CASERTA – I Carabinieri del N.O.E. di Caserta, supportati dalla Stazione di Vitulazio, hanno proceduto al sequestro di un sito industriale di oltre 30.000 mq. con annesso capannone di 8000 mq. di pertinenza di una società dedita alla produzione di stampe su macchine rotocalco, accoppiamento e taglio di film in polipropilene, carta, cartone per imballaggi.

L’area, interessata dagli accertamenti dei militari del N.O.E. di Caserta, è risultata completamente invasa da rifiuti speciali pericolosi e non, provenienti dalle pregresse attività produttive della società, attualmente in liquidazione. I rifiuti costituiti da: cisterne contenenti liquidi quali solventi, inchiostri, pitture e altre soluzioni, imballaggi in plastica e in metallo contenenti emulsioni, erano posizionati sul nudo terreno ed evidenti erano i segni di ruscellamento di liquidi provenienti da cisterne di raccolta.

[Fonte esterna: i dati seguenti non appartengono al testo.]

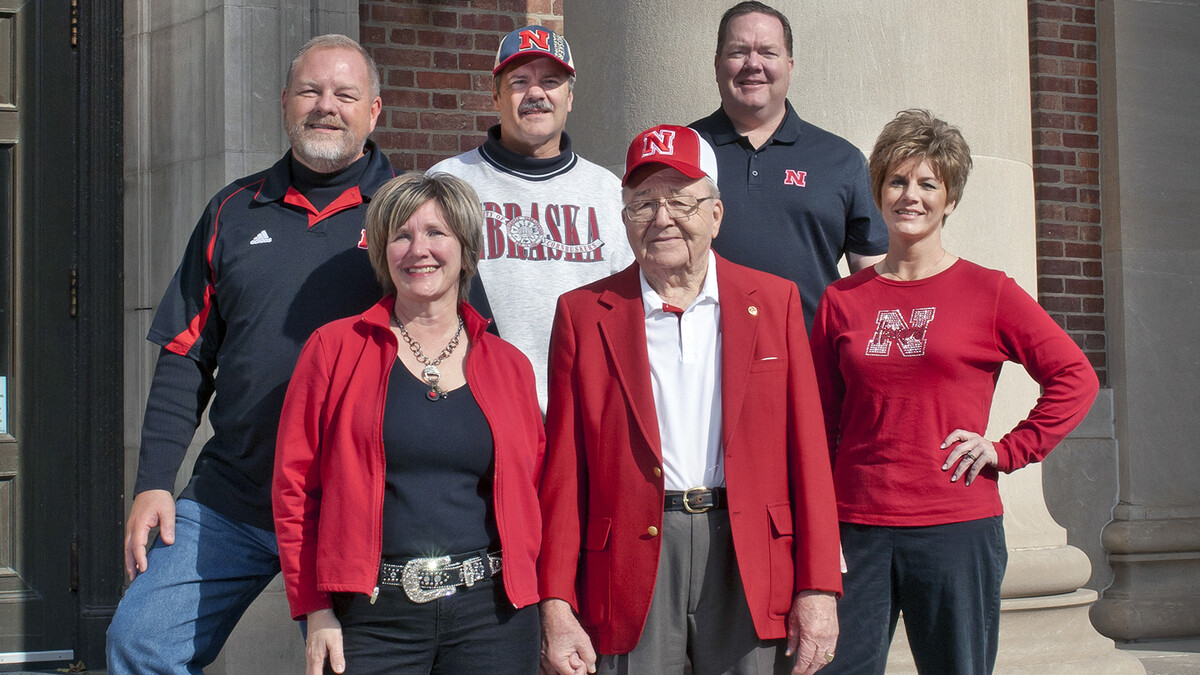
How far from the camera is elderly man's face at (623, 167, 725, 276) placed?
8.71 feet

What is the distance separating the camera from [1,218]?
16.7 ft

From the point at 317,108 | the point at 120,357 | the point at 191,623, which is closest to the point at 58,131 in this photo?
the point at 120,357

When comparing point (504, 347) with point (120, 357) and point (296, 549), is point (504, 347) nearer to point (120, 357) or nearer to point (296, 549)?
point (296, 549)

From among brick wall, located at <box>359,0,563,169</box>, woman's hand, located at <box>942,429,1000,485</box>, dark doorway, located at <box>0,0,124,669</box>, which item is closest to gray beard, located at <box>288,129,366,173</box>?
woman's hand, located at <box>942,429,1000,485</box>

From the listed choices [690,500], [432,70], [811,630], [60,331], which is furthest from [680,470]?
[60,331]

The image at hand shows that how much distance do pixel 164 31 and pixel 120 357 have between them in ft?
4.47

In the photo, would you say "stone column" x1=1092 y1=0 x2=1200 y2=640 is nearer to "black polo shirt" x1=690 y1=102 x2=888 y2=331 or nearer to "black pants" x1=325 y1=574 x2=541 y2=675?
"black polo shirt" x1=690 y1=102 x2=888 y2=331

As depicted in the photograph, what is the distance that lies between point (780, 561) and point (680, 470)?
0.29 meters

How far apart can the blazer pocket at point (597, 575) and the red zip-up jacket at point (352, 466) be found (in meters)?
0.12

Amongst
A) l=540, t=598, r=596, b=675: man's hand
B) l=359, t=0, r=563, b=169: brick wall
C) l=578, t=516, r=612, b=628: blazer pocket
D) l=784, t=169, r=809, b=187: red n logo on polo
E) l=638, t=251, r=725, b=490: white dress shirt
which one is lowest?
l=540, t=598, r=596, b=675: man's hand

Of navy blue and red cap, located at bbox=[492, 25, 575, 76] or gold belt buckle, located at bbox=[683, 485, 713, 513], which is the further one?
navy blue and red cap, located at bbox=[492, 25, 575, 76]

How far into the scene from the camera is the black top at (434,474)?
2.52 meters

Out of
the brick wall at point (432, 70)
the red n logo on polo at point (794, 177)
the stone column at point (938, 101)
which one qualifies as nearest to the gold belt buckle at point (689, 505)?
the red n logo on polo at point (794, 177)

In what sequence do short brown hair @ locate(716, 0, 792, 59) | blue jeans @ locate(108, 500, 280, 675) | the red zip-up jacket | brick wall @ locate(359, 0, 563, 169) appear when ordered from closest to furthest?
Result: the red zip-up jacket
blue jeans @ locate(108, 500, 280, 675)
short brown hair @ locate(716, 0, 792, 59)
brick wall @ locate(359, 0, 563, 169)
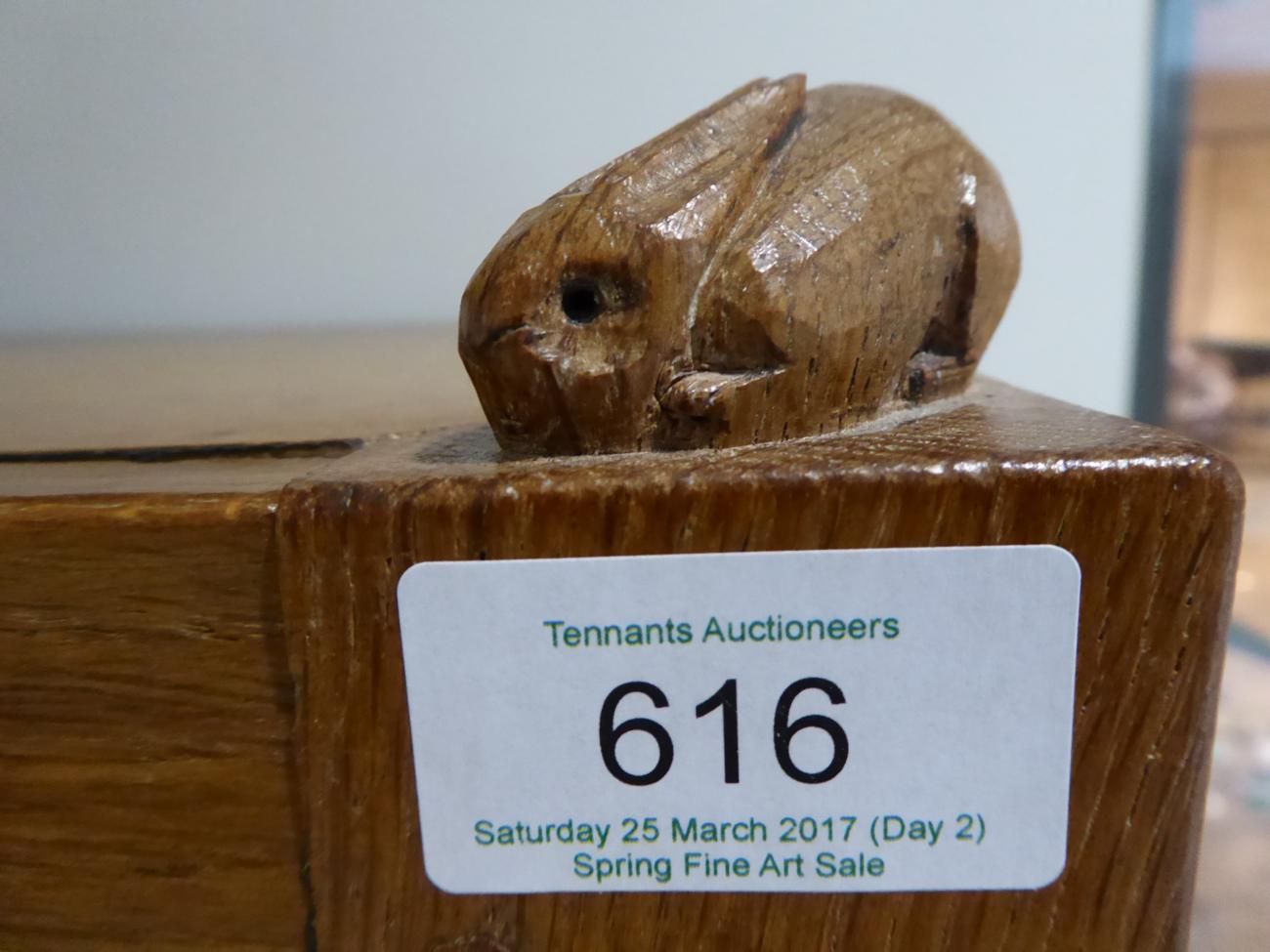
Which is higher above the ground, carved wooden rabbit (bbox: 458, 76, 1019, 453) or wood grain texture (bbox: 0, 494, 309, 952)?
carved wooden rabbit (bbox: 458, 76, 1019, 453)

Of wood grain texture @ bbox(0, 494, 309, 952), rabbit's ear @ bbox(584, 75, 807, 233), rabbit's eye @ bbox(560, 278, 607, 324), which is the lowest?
wood grain texture @ bbox(0, 494, 309, 952)

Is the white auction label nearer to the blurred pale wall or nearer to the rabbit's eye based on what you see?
the rabbit's eye

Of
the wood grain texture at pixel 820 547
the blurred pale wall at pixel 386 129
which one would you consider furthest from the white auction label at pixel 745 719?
the blurred pale wall at pixel 386 129

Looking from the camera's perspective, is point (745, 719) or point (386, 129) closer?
point (745, 719)

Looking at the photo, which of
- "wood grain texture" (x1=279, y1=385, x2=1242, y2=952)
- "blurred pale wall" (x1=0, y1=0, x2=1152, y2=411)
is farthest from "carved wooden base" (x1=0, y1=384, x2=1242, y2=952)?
"blurred pale wall" (x1=0, y1=0, x2=1152, y2=411)

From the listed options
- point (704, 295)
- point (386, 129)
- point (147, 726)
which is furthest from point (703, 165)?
point (386, 129)

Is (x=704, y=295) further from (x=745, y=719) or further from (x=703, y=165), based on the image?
(x=745, y=719)
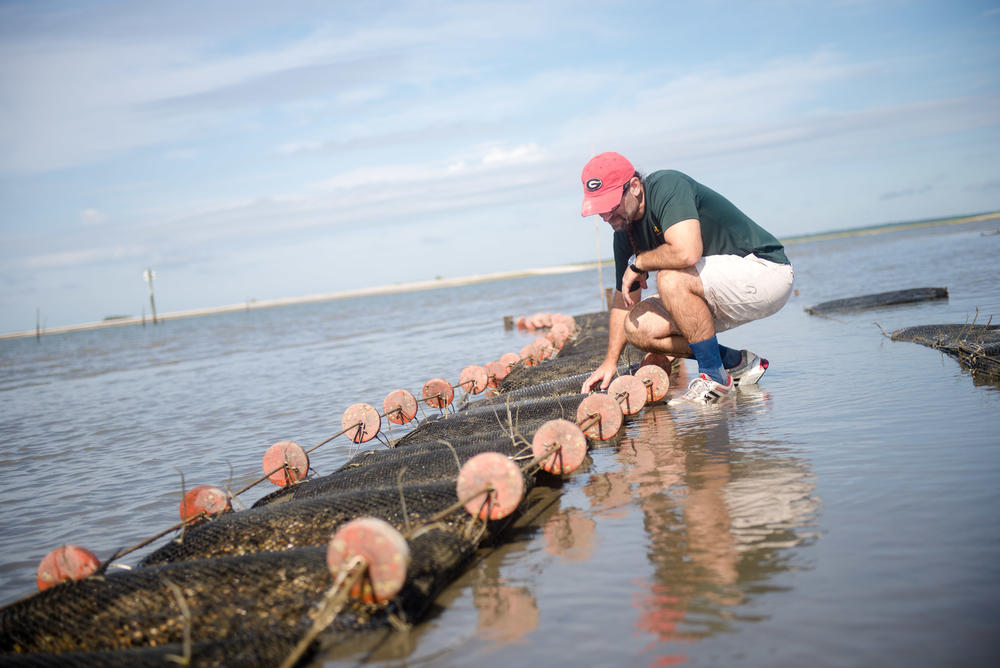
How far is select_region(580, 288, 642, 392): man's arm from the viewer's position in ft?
19.9

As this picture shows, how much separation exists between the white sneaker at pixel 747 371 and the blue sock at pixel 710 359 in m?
0.62

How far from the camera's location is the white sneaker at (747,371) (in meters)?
6.57

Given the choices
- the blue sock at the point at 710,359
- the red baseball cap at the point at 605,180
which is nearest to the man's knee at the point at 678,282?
the blue sock at the point at 710,359

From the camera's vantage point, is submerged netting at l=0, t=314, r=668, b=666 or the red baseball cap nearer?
submerged netting at l=0, t=314, r=668, b=666

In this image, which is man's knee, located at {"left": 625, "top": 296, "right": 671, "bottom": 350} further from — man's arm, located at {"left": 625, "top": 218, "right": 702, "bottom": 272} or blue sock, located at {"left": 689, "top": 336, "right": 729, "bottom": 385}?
man's arm, located at {"left": 625, "top": 218, "right": 702, "bottom": 272}

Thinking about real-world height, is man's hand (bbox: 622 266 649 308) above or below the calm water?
above

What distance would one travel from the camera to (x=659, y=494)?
157 inches

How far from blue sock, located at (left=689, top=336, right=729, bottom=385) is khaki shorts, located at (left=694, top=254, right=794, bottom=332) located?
1.05 feet

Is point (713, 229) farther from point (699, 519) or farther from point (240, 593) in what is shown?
point (240, 593)

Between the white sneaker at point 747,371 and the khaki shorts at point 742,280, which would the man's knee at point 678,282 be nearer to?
the khaki shorts at point 742,280

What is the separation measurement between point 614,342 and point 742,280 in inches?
46.3

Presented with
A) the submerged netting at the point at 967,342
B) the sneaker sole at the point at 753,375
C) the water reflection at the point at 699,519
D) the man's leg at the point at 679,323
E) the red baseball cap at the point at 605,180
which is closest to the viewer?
the water reflection at the point at 699,519

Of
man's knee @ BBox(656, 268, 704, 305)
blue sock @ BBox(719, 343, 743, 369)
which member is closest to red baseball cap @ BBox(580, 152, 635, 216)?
man's knee @ BBox(656, 268, 704, 305)

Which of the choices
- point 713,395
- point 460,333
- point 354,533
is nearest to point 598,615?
point 354,533
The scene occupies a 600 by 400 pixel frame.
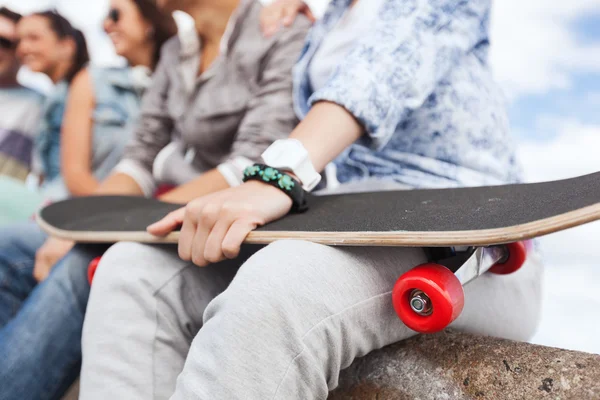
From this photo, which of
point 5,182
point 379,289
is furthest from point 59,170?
point 379,289

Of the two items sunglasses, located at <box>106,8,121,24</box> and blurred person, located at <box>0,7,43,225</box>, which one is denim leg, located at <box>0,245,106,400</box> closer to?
sunglasses, located at <box>106,8,121,24</box>

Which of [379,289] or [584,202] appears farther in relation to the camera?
[379,289]

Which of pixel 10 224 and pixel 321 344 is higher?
pixel 321 344

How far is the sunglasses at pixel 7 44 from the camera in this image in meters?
2.13

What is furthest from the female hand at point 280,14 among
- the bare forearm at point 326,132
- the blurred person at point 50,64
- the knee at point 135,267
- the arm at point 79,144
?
the blurred person at point 50,64

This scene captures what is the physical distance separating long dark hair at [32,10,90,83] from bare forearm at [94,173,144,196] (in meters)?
0.84

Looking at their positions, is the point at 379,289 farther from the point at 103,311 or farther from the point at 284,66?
the point at 284,66

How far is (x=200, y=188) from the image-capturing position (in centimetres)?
112

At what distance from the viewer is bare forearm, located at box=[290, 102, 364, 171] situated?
→ 0.66m

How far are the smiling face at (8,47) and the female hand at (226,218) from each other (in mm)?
1897

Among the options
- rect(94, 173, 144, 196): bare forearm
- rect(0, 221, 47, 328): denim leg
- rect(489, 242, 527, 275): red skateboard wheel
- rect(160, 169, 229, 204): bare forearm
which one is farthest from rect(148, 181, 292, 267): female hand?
rect(94, 173, 144, 196): bare forearm

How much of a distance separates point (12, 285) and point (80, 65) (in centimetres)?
118

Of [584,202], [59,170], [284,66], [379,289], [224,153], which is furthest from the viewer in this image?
[59,170]

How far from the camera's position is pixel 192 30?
141cm
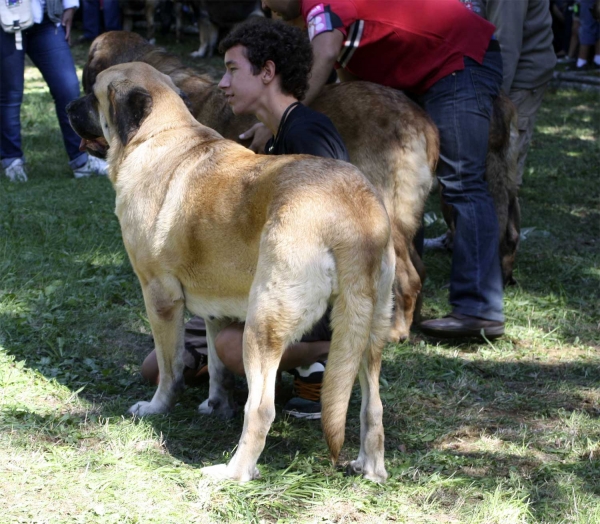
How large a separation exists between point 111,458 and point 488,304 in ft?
8.16

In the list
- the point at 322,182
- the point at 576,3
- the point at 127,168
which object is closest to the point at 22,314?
the point at 127,168

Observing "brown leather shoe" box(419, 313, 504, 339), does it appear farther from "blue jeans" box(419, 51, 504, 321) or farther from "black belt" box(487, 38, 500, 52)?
"black belt" box(487, 38, 500, 52)

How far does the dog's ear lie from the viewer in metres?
3.67

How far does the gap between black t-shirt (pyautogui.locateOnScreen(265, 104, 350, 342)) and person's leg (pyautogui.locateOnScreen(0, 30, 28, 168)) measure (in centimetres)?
481

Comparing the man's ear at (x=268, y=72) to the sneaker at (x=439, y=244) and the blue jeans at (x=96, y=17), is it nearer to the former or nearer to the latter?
the sneaker at (x=439, y=244)

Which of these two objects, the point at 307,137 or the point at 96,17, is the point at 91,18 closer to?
the point at 96,17

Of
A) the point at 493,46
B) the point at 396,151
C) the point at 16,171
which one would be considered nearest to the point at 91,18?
the point at 16,171

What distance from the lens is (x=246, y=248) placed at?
10.4 ft

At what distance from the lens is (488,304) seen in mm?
4836

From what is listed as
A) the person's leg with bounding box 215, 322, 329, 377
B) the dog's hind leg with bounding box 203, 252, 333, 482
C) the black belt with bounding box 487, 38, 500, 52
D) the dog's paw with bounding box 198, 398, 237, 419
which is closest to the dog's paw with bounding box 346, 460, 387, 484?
the dog's hind leg with bounding box 203, 252, 333, 482

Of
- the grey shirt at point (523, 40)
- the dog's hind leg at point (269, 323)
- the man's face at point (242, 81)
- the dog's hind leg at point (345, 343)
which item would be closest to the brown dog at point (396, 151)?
the man's face at point (242, 81)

Solo successive e mirate attività tecniche di campionamento, potranno rivelare la pericolosità dei rifiuti rinvenuti e la compromissione diretta delle matrici ambientali. Al termine del controllo i militari hanno deferito alla competente A.G. di Santa Maria C.V., quattro soggetti, ritenuti a vario titolo responsabili delle violazioni dell’art. 256 commi 1 e 2 (smaltimento illecito di rifiuti e deposito incontrollato di rifiuti sul luogo di produzione).

L’odierno sequestro tende a contrastare un crescente fenomeno che vede alcune aziende sul territorio della provincia, cessare le proprie attività produttive, abbandonando senza riguardo per l’ambiente e la salute dei cittadini i rifiuti, talvolta pericolosi, derivanti dalle loro attività.